To select a site, click the Select button. Check a site to select it. Click OK when finished selecting sites.
Note: If you later change the sites associated with your content, you must run a full index to ensure that site associations are correctly represented in search results.
Identify and create additional index-only metatags as necessary. Index-only metatags allow you to add metatags to unstructured content (structured content is already tagged), allowing users to perform fielded searches. To create a metatag, specify the property’s type, then provide a name and a value. Note that in order to use this feature, your content should be organized to reflect the metatags you want to apply. For example, you may have a directory of text files representing news articles. You could further organize them into subdirectories by topic, then apply metatags to allow constraints. In this example, the metatags would be of type String, have name Subject, and values of Local, National, Global, etc.
Check the Create Document Set box if you want Search to create a document set based on this metatag. Document sets allow end-users to search subsets of content and to browse without query input.
Optionally, for each of the file types supported by Search, you can provide file extensions that should be mapped to that type for this content (optional).
Configure additional optional file suppression features:
Blank Extension—Select a file type to which files with blank extensions should be mapped. If you select Suppress, files with no extension are not indexed.
Unspecified Extensions—Select a file type to which files with unmapped extensions should be mapped. If you select Suppress, files with unknown extensions are not indexed.
Suppression—Identify file extensions that should never be indexed in this content.
General file suppression—Identify specific files in this content to suppress. Separate file name with a space. File names can include asterisks as wildcards. For example:
MyDoc*
or*Document.doc.
Note that if the filename includes a space, you must enclose that name in double quotes. For example:
MyDoc1 "My Doc2" MyDoc3
Configure Advanced Settings (optional) for this content.
External Access URL—Base URL for the document repository folder containing unstructured documents to be indexed.
When Search finds a sentence in the index that answers a question, it sends that sentence to the end user along with a link to the source of the answer. Some document types, such as PDFs, must be retrieved from a URL external to the index in order for the user to view them.

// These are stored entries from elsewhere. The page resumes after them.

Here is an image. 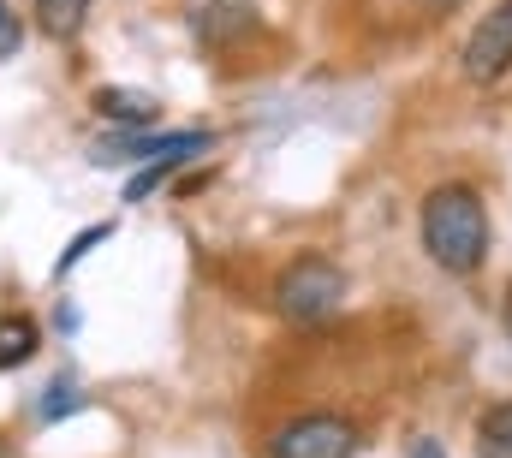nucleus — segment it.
Wrapping results in <instances>:
<instances>
[{
  "label": "nucleus",
  "instance_id": "f257e3e1",
  "mask_svg": "<svg viewBox=\"0 0 512 458\" xmlns=\"http://www.w3.org/2000/svg\"><path fill=\"white\" fill-rule=\"evenodd\" d=\"M417 238L429 250V262L453 280H471L483 274L489 262V203L477 185L465 179H441L423 191V209H417Z\"/></svg>",
  "mask_w": 512,
  "mask_h": 458
},
{
  "label": "nucleus",
  "instance_id": "f03ea898",
  "mask_svg": "<svg viewBox=\"0 0 512 458\" xmlns=\"http://www.w3.org/2000/svg\"><path fill=\"white\" fill-rule=\"evenodd\" d=\"M268 304H274V316L286 328H322L346 304V268L328 262V256H316V250H304V256H292L268 280Z\"/></svg>",
  "mask_w": 512,
  "mask_h": 458
},
{
  "label": "nucleus",
  "instance_id": "7ed1b4c3",
  "mask_svg": "<svg viewBox=\"0 0 512 458\" xmlns=\"http://www.w3.org/2000/svg\"><path fill=\"white\" fill-rule=\"evenodd\" d=\"M358 447L364 435L346 411H298L268 435L262 458H358Z\"/></svg>",
  "mask_w": 512,
  "mask_h": 458
},
{
  "label": "nucleus",
  "instance_id": "20e7f679",
  "mask_svg": "<svg viewBox=\"0 0 512 458\" xmlns=\"http://www.w3.org/2000/svg\"><path fill=\"white\" fill-rule=\"evenodd\" d=\"M215 143V131H102L90 143V161L96 167H126V161H197L203 149Z\"/></svg>",
  "mask_w": 512,
  "mask_h": 458
},
{
  "label": "nucleus",
  "instance_id": "39448f33",
  "mask_svg": "<svg viewBox=\"0 0 512 458\" xmlns=\"http://www.w3.org/2000/svg\"><path fill=\"white\" fill-rule=\"evenodd\" d=\"M459 66H465L471 84H501L512 72V0H495V6L477 18V30H471L465 48H459Z\"/></svg>",
  "mask_w": 512,
  "mask_h": 458
},
{
  "label": "nucleus",
  "instance_id": "423d86ee",
  "mask_svg": "<svg viewBox=\"0 0 512 458\" xmlns=\"http://www.w3.org/2000/svg\"><path fill=\"white\" fill-rule=\"evenodd\" d=\"M185 30L197 36V48H245L262 30V18H256V0H191Z\"/></svg>",
  "mask_w": 512,
  "mask_h": 458
},
{
  "label": "nucleus",
  "instance_id": "0eeeda50",
  "mask_svg": "<svg viewBox=\"0 0 512 458\" xmlns=\"http://www.w3.org/2000/svg\"><path fill=\"white\" fill-rule=\"evenodd\" d=\"M90 108L108 119V125H120V131H149L155 125V96H143V90H126V84H102L96 96H90Z\"/></svg>",
  "mask_w": 512,
  "mask_h": 458
},
{
  "label": "nucleus",
  "instance_id": "6e6552de",
  "mask_svg": "<svg viewBox=\"0 0 512 458\" xmlns=\"http://www.w3.org/2000/svg\"><path fill=\"white\" fill-rule=\"evenodd\" d=\"M42 351V322L36 316H0V375L24 369Z\"/></svg>",
  "mask_w": 512,
  "mask_h": 458
},
{
  "label": "nucleus",
  "instance_id": "1a4fd4ad",
  "mask_svg": "<svg viewBox=\"0 0 512 458\" xmlns=\"http://www.w3.org/2000/svg\"><path fill=\"white\" fill-rule=\"evenodd\" d=\"M30 12H36V30L48 42H72L90 18V0H30Z\"/></svg>",
  "mask_w": 512,
  "mask_h": 458
},
{
  "label": "nucleus",
  "instance_id": "9d476101",
  "mask_svg": "<svg viewBox=\"0 0 512 458\" xmlns=\"http://www.w3.org/2000/svg\"><path fill=\"white\" fill-rule=\"evenodd\" d=\"M477 458H512V399H495L477 417Z\"/></svg>",
  "mask_w": 512,
  "mask_h": 458
},
{
  "label": "nucleus",
  "instance_id": "9b49d317",
  "mask_svg": "<svg viewBox=\"0 0 512 458\" xmlns=\"http://www.w3.org/2000/svg\"><path fill=\"white\" fill-rule=\"evenodd\" d=\"M90 399H84V387H78V375H54L48 387H42V399H36V417L42 423H60V417H78Z\"/></svg>",
  "mask_w": 512,
  "mask_h": 458
},
{
  "label": "nucleus",
  "instance_id": "f8f14e48",
  "mask_svg": "<svg viewBox=\"0 0 512 458\" xmlns=\"http://www.w3.org/2000/svg\"><path fill=\"white\" fill-rule=\"evenodd\" d=\"M108 238H114V221H96V227H84L78 238H72V244H66V250H60V262H54V274L66 280V274H72V268H78V262H84V256L96 250V244H108Z\"/></svg>",
  "mask_w": 512,
  "mask_h": 458
},
{
  "label": "nucleus",
  "instance_id": "ddd939ff",
  "mask_svg": "<svg viewBox=\"0 0 512 458\" xmlns=\"http://www.w3.org/2000/svg\"><path fill=\"white\" fill-rule=\"evenodd\" d=\"M18 42H24V24H18V18H6V24H0V60H6V54H18Z\"/></svg>",
  "mask_w": 512,
  "mask_h": 458
},
{
  "label": "nucleus",
  "instance_id": "4468645a",
  "mask_svg": "<svg viewBox=\"0 0 512 458\" xmlns=\"http://www.w3.org/2000/svg\"><path fill=\"white\" fill-rule=\"evenodd\" d=\"M405 458H447V447H441L435 435H423V441H411V453Z\"/></svg>",
  "mask_w": 512,
  "mask_h": 458
},
{
  "label": "nucleus",
  "instance_id": "2eb2a0df",
  "mask_svg": "<svg viewBox=\"0 0 512 458\" xmlns=\"http://www.w3.org/2000/svg\"><path fill=\"white\" fill-rule=\"evenodd\" d=\"M54 328H60V334H72V328H78V310H72V304H60V310H54Z\"/></svg>",
  "mask_w": 512,
  "mask_h": 458
},
{
  "label": "nucleus",
  "instance_id": "dca6fc26",
  "mask_svg": "<svg viewBox=\"0 0 512 458\" xmlns=\"http://www.w3.org/2000/svg\"><path fill=\"white\" fill-rule=\"evenodd\" d=\"M501 322H507V340H512V280H507V292H501Z\"/></svg>",
  "mask_w": 512,
  "mask_h": 458
},
{
  "label": "nucleus",
  "instance_id": "f3484780",
  "mask_svg": "<svg viewBox=\"0 0 512 458\" xmlns=\"http://www.w3.org/2000/svg\"><path fill=\"white\" fill-rule=\"evenodd\" d=\"M411 6H435L441 12V6H459V0H411Z\"/></svg>",
  "mask_w": 512,
  "mask_h": 458
},
{
  "label": "nucleus",
  "instance_id": "a211bd4d",
  "mask_svg": "<svg viewBox=\"0 0 512 458\" xmlns=\"http://www.w3.org/2000/svg\"><path fill=\"white\" fill-rule=\"evenodd\" d=\"M0 458H18V447H12V441H6V435H0Z\"/></svg>",
  "mask_w": 512,
  "mask_h": 458
},
{
  "label": "nucleus",
  "instance_id": "6ab92c4d",
  "mask_svg": "<svg viewBox=\"0 0 512 458\" xmlns=\"http://www.w3.org/2000/svg\"><path fill=\"white\" fill-rule=\"evenodd\" d=\"M6 18H12V12H6V0H0V24H6Z\"/></svg>",
  "mask_w": 512,
  "mask_h": 458
}]
</instances>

This is the URL provided to the end-user viewing the document. For example:
http://www.somestore.com/product_manuals
Converted Document Output Directory—Path to the directory where you want to store image files that are created during the indexing of rich data files.
Converted Document Access URL—Virtual directory of the Converted Document Output Directory. This allows someone to view images (via a URL link) from answers that are derived from your rich data content.
Default encoding. This optional value can be used to change the default encoding assumed for content that is not tagged with an encoding, and where the encoding differs from the platform default encoding.
For example, the platform default encoding on Windows is Windows-1252. You may have documents encoded as Shift_JIS, which is used for Japanese, but these documents are not tagged with their encoding. Specify Shift_JIS in this field, and the documents will be decoded properly.
Note: If a document is properly tagged with an encoding, Search uses that encoding, ignoring both the system default and the Default Encoding value for this field in the content definition.
The Additional Setting area is for any other
property=value
settings you may need to apply.
Click Add Content.
Repeat for any linked projects to which you want to add the content.